*Your goal*. What you return must match the listing below exactly, minus any pictures.

*Provided records*.
= Beginning of Section =

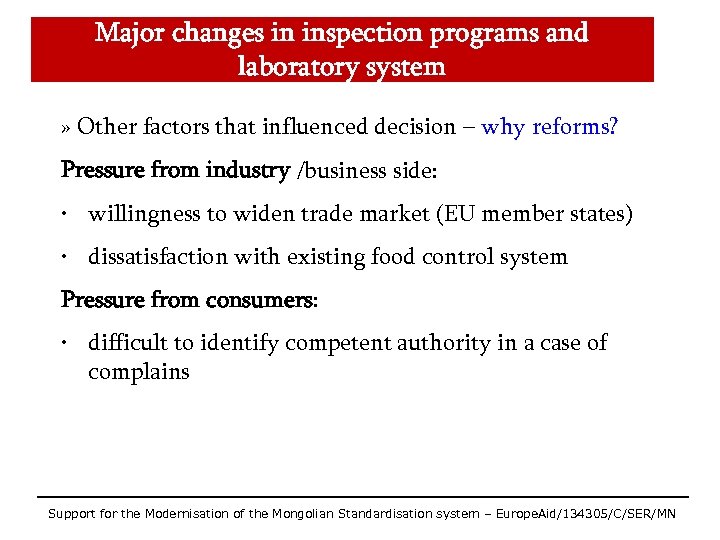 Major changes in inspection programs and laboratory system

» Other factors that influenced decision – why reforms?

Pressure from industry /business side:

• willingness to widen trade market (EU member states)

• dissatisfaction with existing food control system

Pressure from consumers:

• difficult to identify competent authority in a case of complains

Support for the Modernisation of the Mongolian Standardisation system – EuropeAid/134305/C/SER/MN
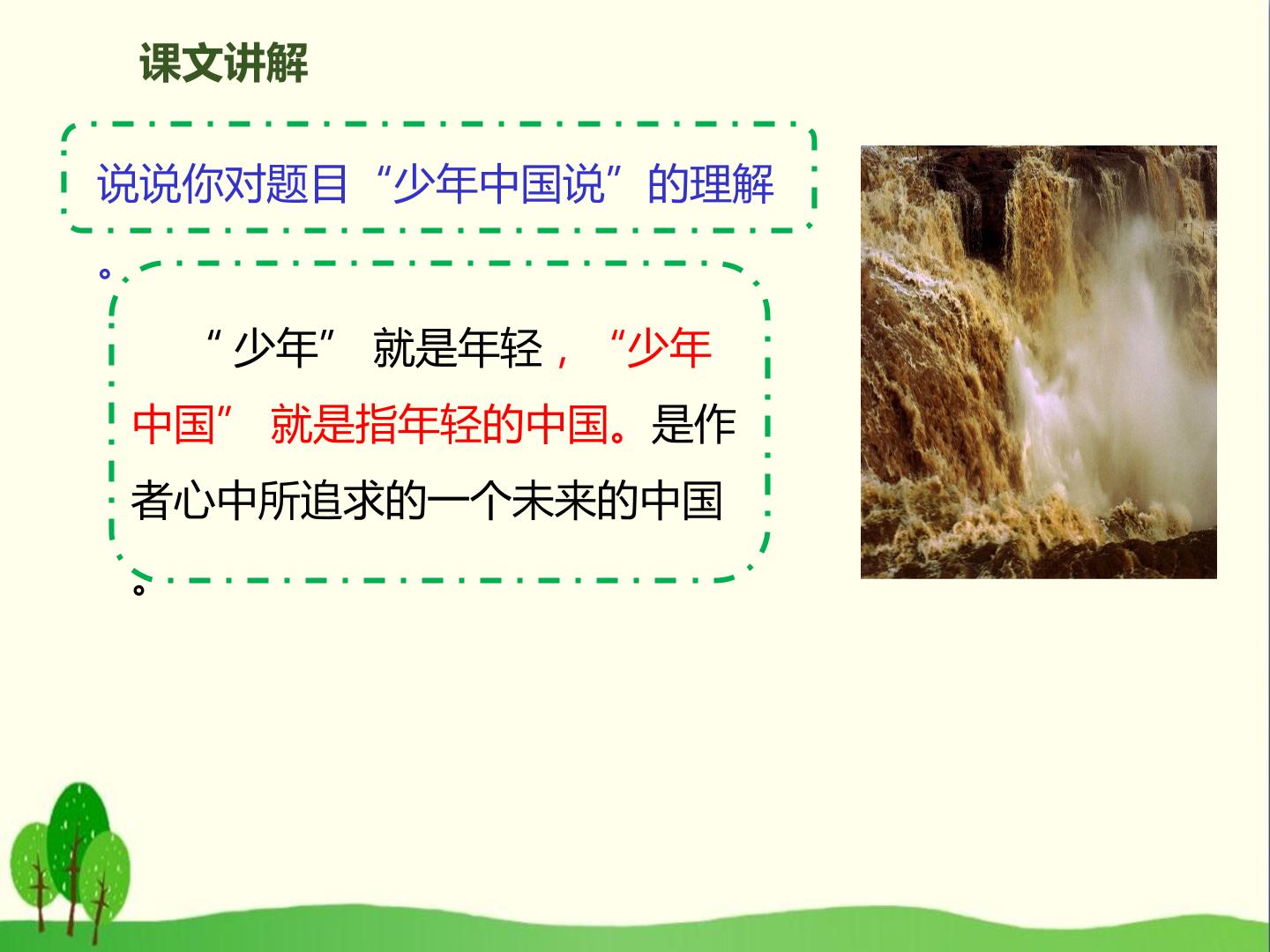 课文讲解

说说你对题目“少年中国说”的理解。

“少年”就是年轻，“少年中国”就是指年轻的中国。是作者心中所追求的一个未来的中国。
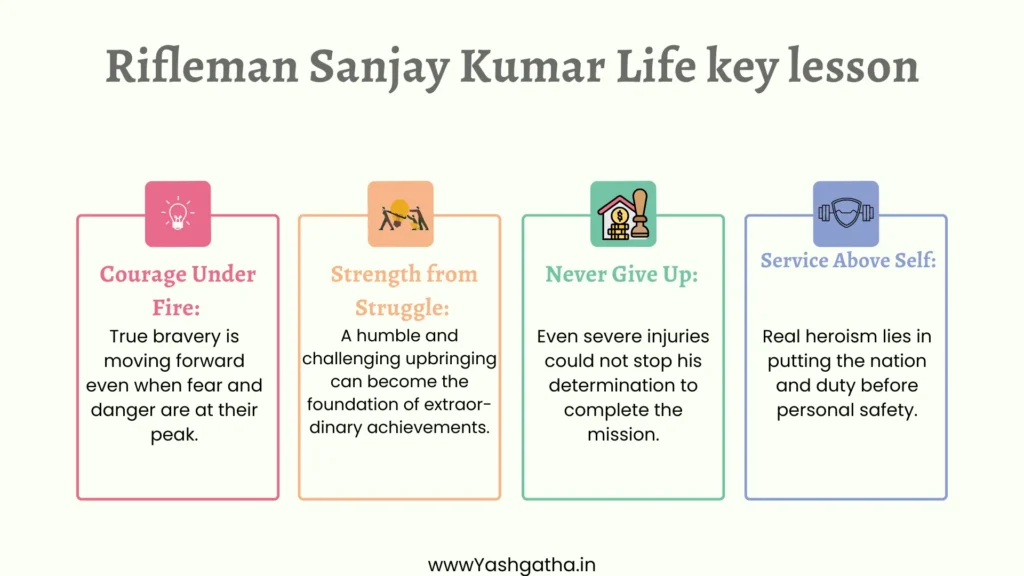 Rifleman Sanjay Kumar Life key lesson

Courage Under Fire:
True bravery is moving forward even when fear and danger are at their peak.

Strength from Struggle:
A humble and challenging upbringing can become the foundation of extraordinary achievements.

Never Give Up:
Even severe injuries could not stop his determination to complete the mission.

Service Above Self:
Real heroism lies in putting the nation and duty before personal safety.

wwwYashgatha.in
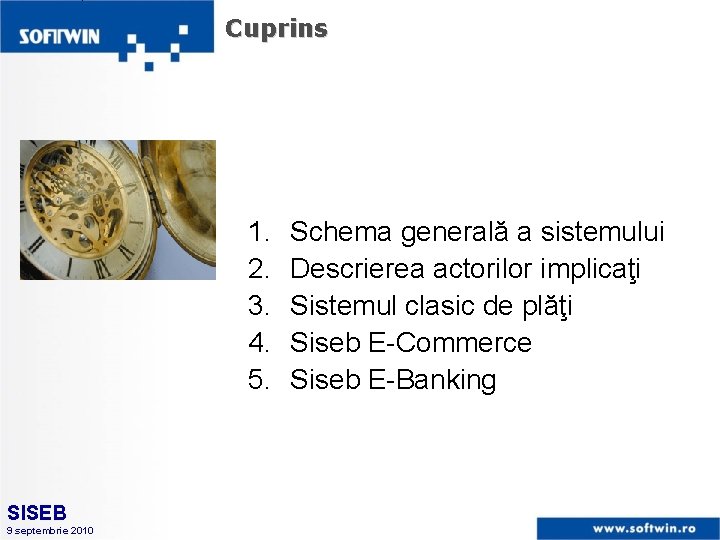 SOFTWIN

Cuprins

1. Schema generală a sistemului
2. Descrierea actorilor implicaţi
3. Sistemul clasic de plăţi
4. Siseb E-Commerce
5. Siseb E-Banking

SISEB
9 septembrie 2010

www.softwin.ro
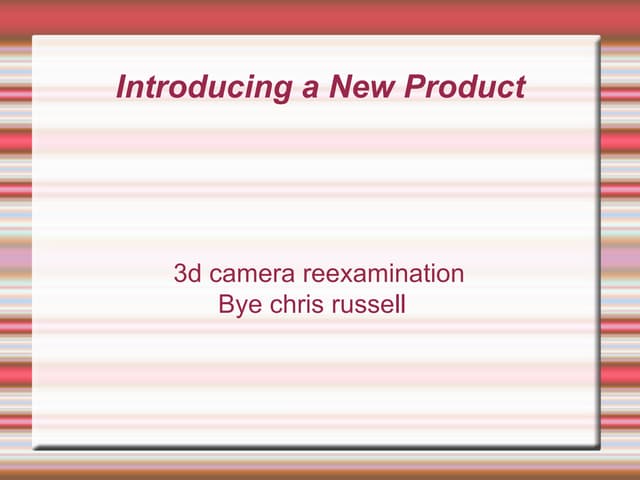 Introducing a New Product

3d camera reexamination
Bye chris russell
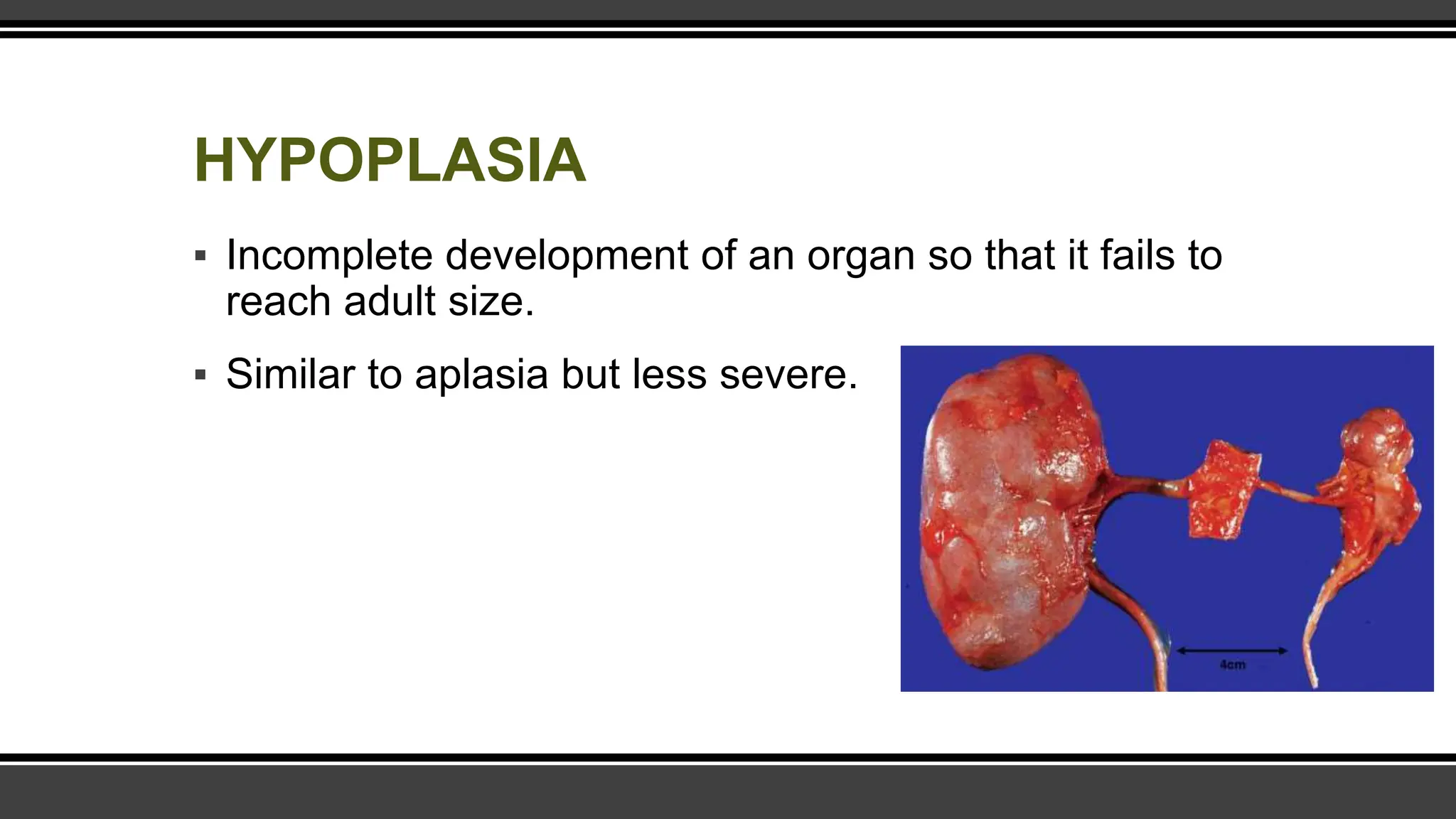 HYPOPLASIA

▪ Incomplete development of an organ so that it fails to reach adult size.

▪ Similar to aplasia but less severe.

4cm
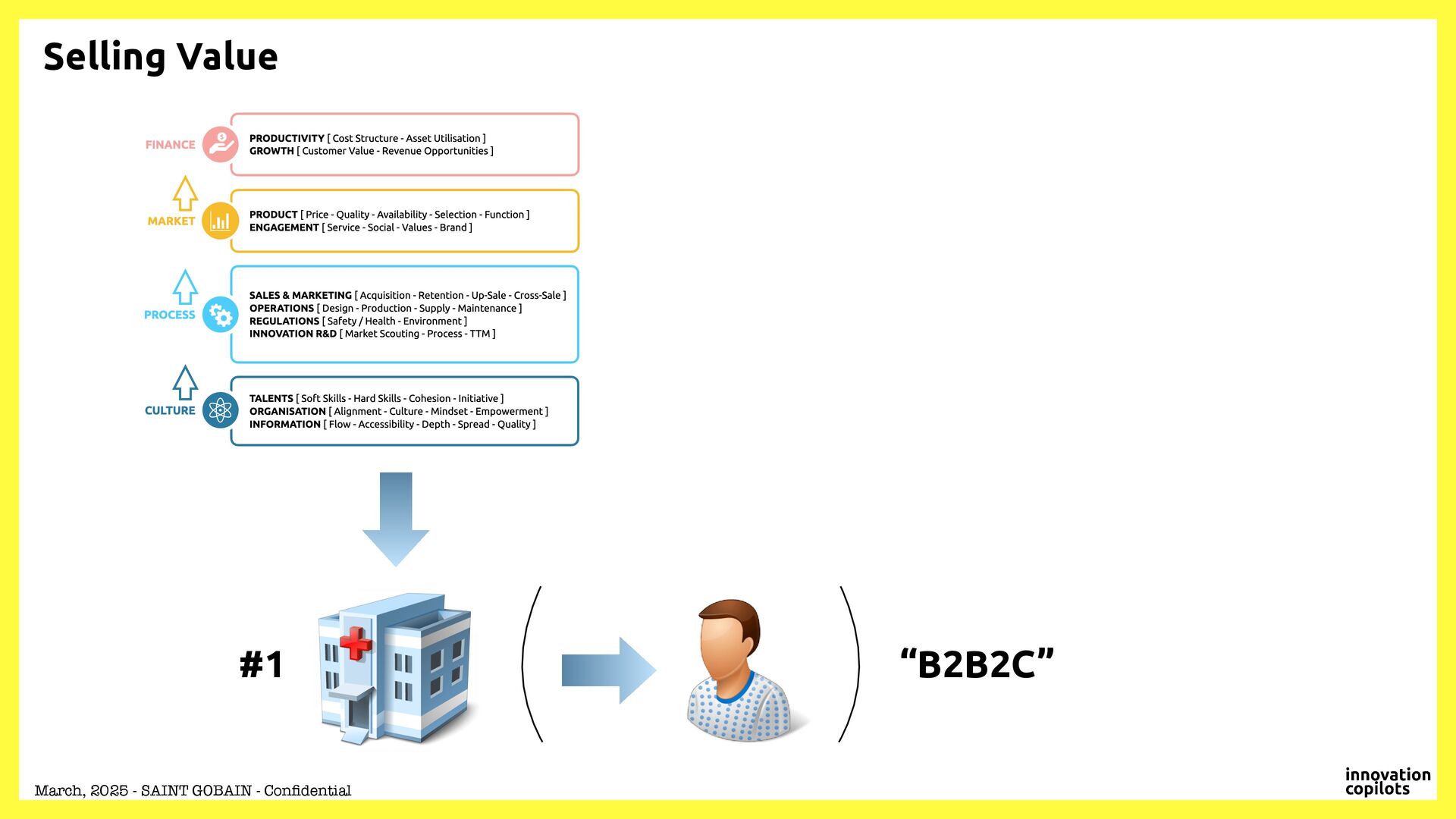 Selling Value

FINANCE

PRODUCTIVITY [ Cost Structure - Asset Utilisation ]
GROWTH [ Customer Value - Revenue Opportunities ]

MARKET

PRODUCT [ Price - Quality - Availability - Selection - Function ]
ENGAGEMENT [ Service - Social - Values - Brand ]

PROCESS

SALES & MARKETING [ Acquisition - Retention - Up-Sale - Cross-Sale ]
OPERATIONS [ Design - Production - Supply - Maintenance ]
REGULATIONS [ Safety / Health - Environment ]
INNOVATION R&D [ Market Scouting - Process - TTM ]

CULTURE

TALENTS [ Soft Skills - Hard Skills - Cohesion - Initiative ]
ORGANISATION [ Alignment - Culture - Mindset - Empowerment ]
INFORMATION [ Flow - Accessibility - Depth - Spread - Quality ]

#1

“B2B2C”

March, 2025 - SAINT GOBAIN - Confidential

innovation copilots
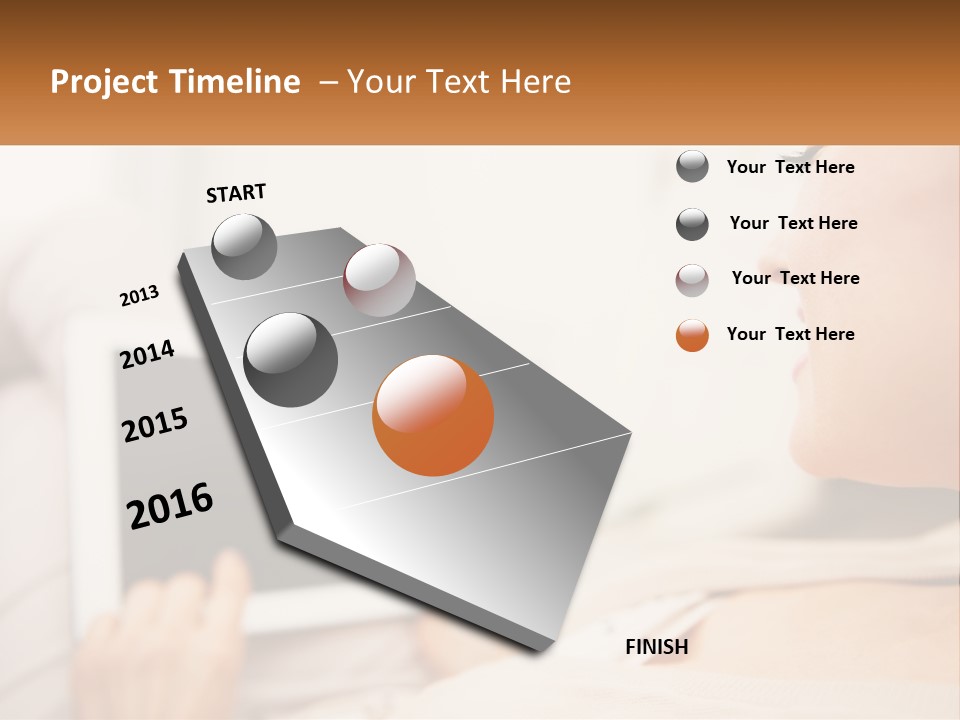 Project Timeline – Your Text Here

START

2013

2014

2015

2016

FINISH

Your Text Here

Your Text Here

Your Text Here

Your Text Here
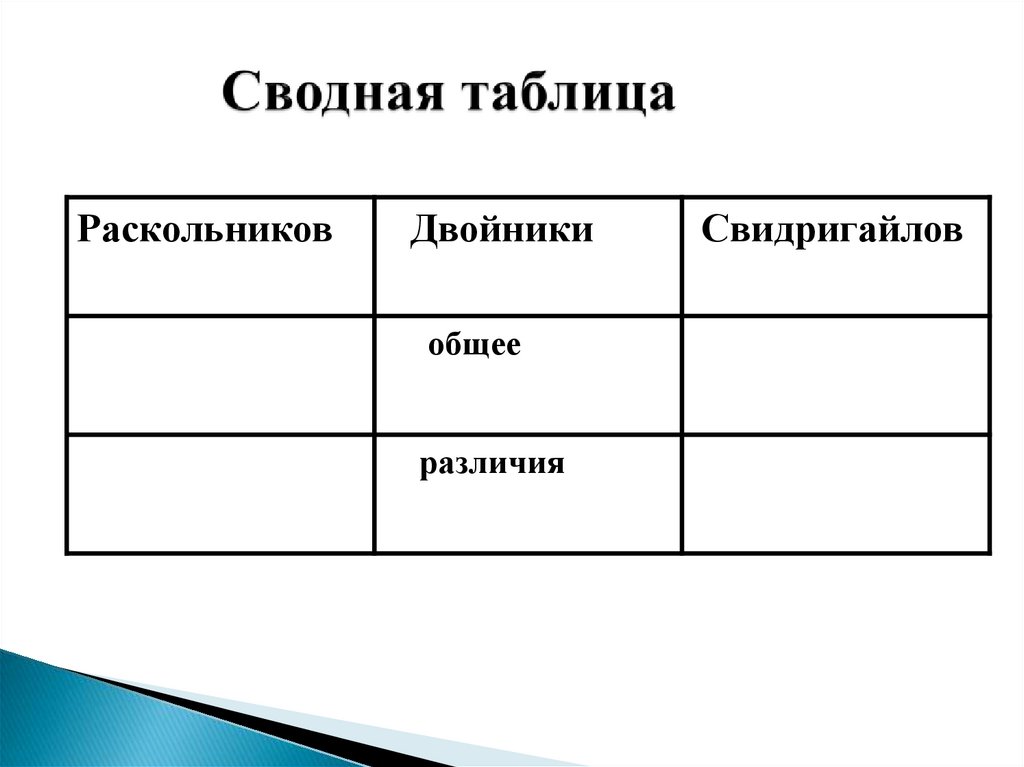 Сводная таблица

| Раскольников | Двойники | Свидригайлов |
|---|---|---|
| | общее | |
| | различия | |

= End of Section =

*Response*.
 Major changes in inspection programs and laboratory system

» Other factors that influenced decision – why reforms?

Pressure from industry /business side:

• willingness to widen trade market (EU member states)

• dissatisfaction with existing food control system

Pressure from consumers:

• difficult to identify competent authority in a case of complains

Support for the Modernisation of the Mongolian Standardisation system – EuropeAid/134305/C/SER/MN
 课文讲解

说说你对题目“少年中国说”的理解。

“少年”就是年轻，“少年中国”就是指年轻的中国。是作者心中所追求的一个未来的中国。
 Rifleman Sanjay Kumar Life key lesson

Courage Under Fire:
True bravery is moving forward even when fear and danger are at their peak.

Strength from Struggle:
A humble and challenging upbringing can become the foundation of extraordinary achievements.

Never Give Up:
Even severe injuries could not stop his determination to complete the mission.

Service Above Self:
Real heroism lies in putting the nation and duty before personal safety.

wwwYashgatha.in
 SOFTWIN

Cuprins

1. Schema generală a sistemului
2. Descrierea actorilor implicaţi
3. Sistemul clasic de plăţi
4. Siseb E-Commerce
5. Siseb E-Banking

SISEB
9 septembrie 2010

www.softwin.ro
 Introducing a New Product

3d camera reexamination
Bye chris russell
 HYPOPLASIA

▪ Incomplete development of an organ so that it fails to reach adult size.

▪ Similar to aplasia but less severe.

4cm
 Selling Value

FINANCE

PRODUCTIVITY [ Cost Structure - Asset Utilisation ]
GROWTH [ Customer Value - Revenue Opportunities ]

MARKET

PRODUCT [ Price - Quality - Availability - Selection - Function ]
ENGAGEMENT [ Service - Social - Values - Brand ]

PROCESS

SALES & MARKETING [ Acquisition - Retention - Up-Sale - Cross-Sale ]
OPERATIONS [ Design - Production - Supply - Maintenance ]
REGULATIONS [ Safety / Health - Environment ]
INNOVATION R&D [ Market Scouting - Process - TTM ]

CULTURE

TALENTS [ Soft Skills - Hard Skills - Cohesion - Initiative ]
ORGANISATION [ Alignment - Culture - Mindset - Empowerment ]
INFORMATION [ Flow - Accessibility - Depth - Spread - Quality ]

#1

“B2B2C”

March, 2025 - SAINT GOBAIN - Confidential

innovation copilots
 Project Timeline – Your Text Here

START

2013

2014

2015

2016

FINISH

Your Text Here

Your Text Here

Your Text Here

Your Text Here
 Сводная таблица

| Раскольников | Двойники | Свидригайлов |
|---|---|---|
| | общее | |
| | различия | |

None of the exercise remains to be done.